Les difficultés de communication entravent l’accès aux traitements et aux outils de prévention et ont un impact important sur la prise en charge de la maladie chez les étrangers. « Pensez-y – dit-il Antonella Brunellomembre du Conseil National de l’Aiom – que seulement 40% des oncologues, à l’occasion de la première visite oncologique d’un patient présentant une barrière linguistique, ont la possibilité d’avoir un médiateur culturel : 27% en personne et 13% au téléphone . Les principaux obstacles à la prise en charge d’un patient extra-communautaire sont la difficulté de comprendre le parcours oncologique et de communiquer le diagnostic, le manque d’aidant car ce sont souvent des personnes seules et les difficultés de prescription de médicaments ».

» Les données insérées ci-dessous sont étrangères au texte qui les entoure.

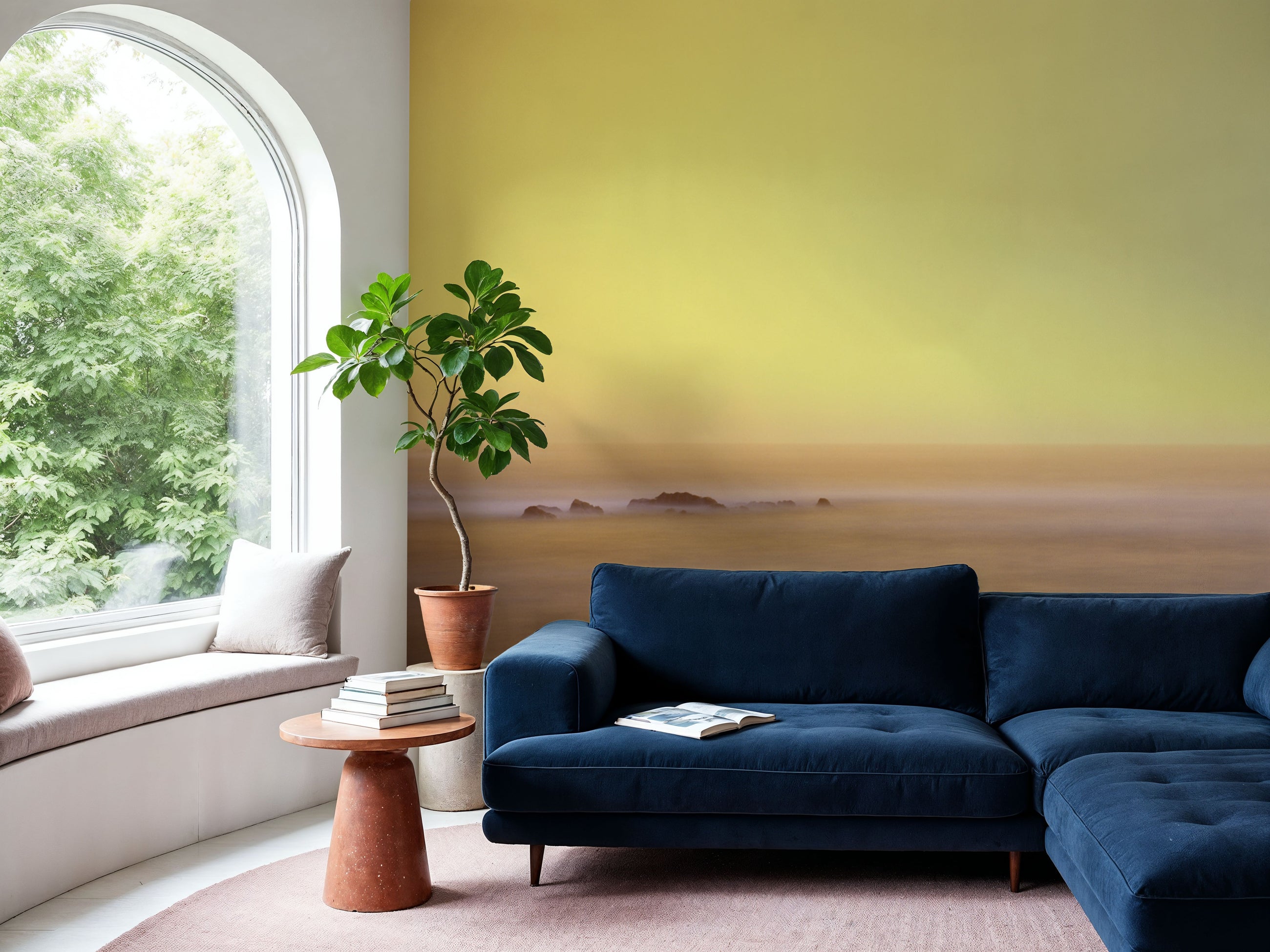 Golden Mist Harbor Mural Wallpaper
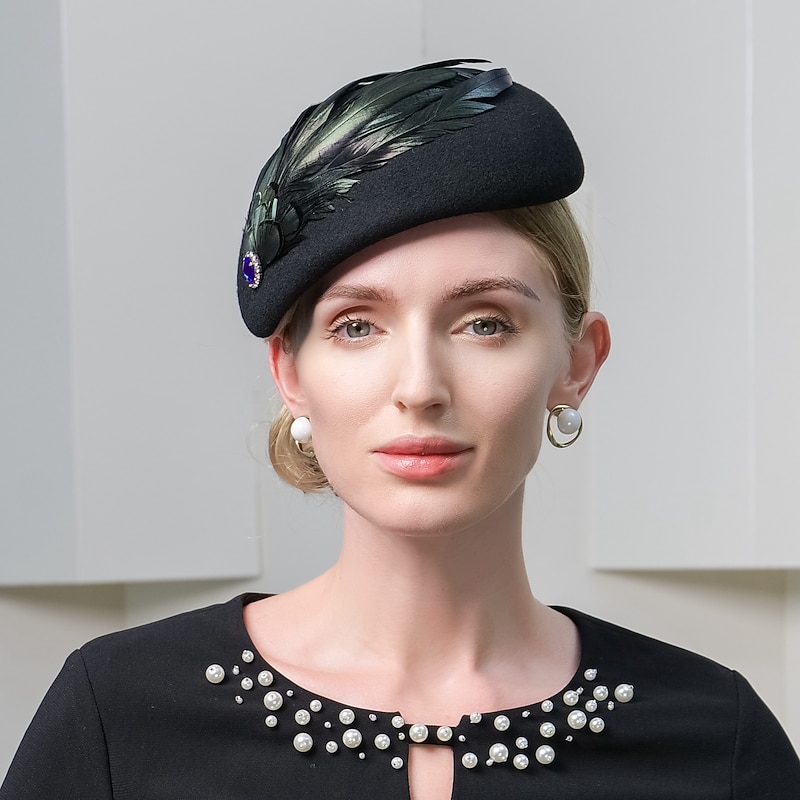 Fashion Retro Wool / Artificial feather Hats with Feather / Trim 1PC Party / Evening / Holiday Headpiece4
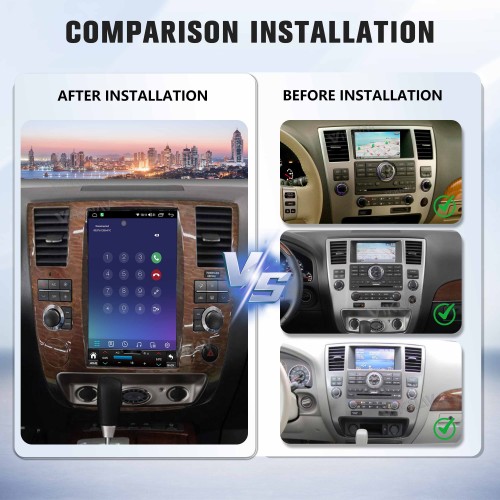 Viknav Android 12.1 inch Car Stereo for Infiniti QX56/Nissan Armada 2004-2010 Wireless CarPlay & Android Auto GPS Navigation Head Unit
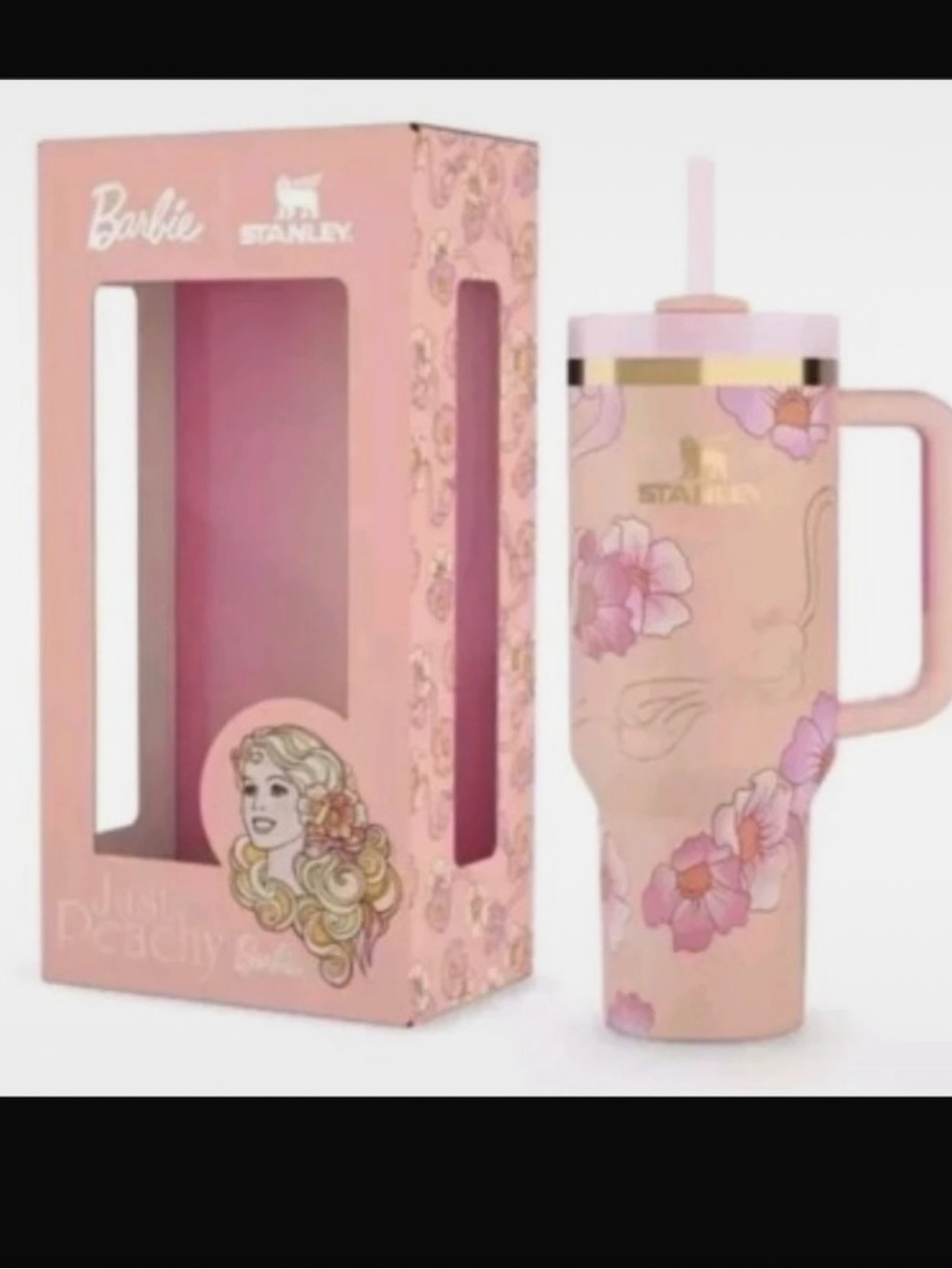 Barbie Just Peachy 40 oz. Stanley Tumbler W/Collectors Box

Immigrés dans les hôpitaux

Outre la société, la présence d’immigrés est également de plus en plus importante dans les services d’oncologie médicale. « Nous sommes confrontés à un problème éthique et nous ne devons pas faire de distinction entre immigrés réguliers et irréguliers », souligne-t-il. Tiziana Latinomembre du Conseil National de l’Aiom. « Nous traitons souvent des immigrés réguliers, qui ne parlent cependant pas italien, la barrière de la langue reste donc insurmontable. Dans ces cas, s’il n’est pas possible de communiquer, l’assistance devient qualitativement différente, même si nous pouvons offrir les mêmes thérapies garanties aux patients italiens. Sans médiateur culturel, de nombreuses phases de la maladie oncologique ne peuvent pas être gérées de la même manière que pour les patients sans barrières linguistiques. »

Immigration irrégulière

« Les immigrés présents, même temporairement, sur notre territoire ont le droit d’accéder aux établissements de santé – explique-t-il. Filippo Pietrantoniomembre du Conseil National de l’Aiom. Cependant, la reconnaissance formelle ne correspond pas toujours à une acceptation réelle en raison des difficultés culturelles, bureaucratiques, administratives et informationnelles qui rendent particulièrement difficile l’accès aux soins pour les immigrés. Ces personnes arrivent trop souvent au diagnostic alors que le cancer est déjà à un stade avancé, en raison d’un manque de prévention et d’information. Il faut également considérer le drame de l’immigration irrégulière, qui ne peut accéder à aucun type de contrôle préventif ».

Projet Tanzanie

Pas seulement des données et des mots lors des deux journées sur l’éthique. « À l’issue de cette réunion – anticipe le président Perrone – nous publierons un document, une déclaration, avec des propositions opérationnelles à proposer aux institutions ». Et en attendant, regardons l’Afrique. « En 2023, Aiom a construit un pont de recherche avec le Pérou et l’Amérique du Sud, partageant des lignes directrices sur les principales causes de mortalité. L’objectif était également de promouvoir l’oncologie de précision dans ces pays – conclut-il. Saverio CinieriPrésident de la Fondation Aiom. « En 2025, une délégation de la Fondation Aiom se rendra en Tanzanie, à l’hôpital Bugando Medical Center de Mwanza. L’oncologie médicale dans cette ville est opérationnelle depuis 1999, grâce à une initiative du professeur Dino Amadori, ancien président de l’Aiom. Ces dernières années, notre société scientifique a joué un rôle important dans la croissance culturelle des professionnels en Tanzanie, grâce au contact direct avec les oncologues italiens du Centre Médical Bugando et grâce à leur fréquentation périodique dans les centres de notre pays. Une collaboration qui a abouti, en 2022, à l’inauguration du Mwanza Cancer Center. Nous voulons continuer à soutenir l’activité clinique et à promouvoir la recherche scientifique, en intensifiant les relations avec les professionnels tanzaniens.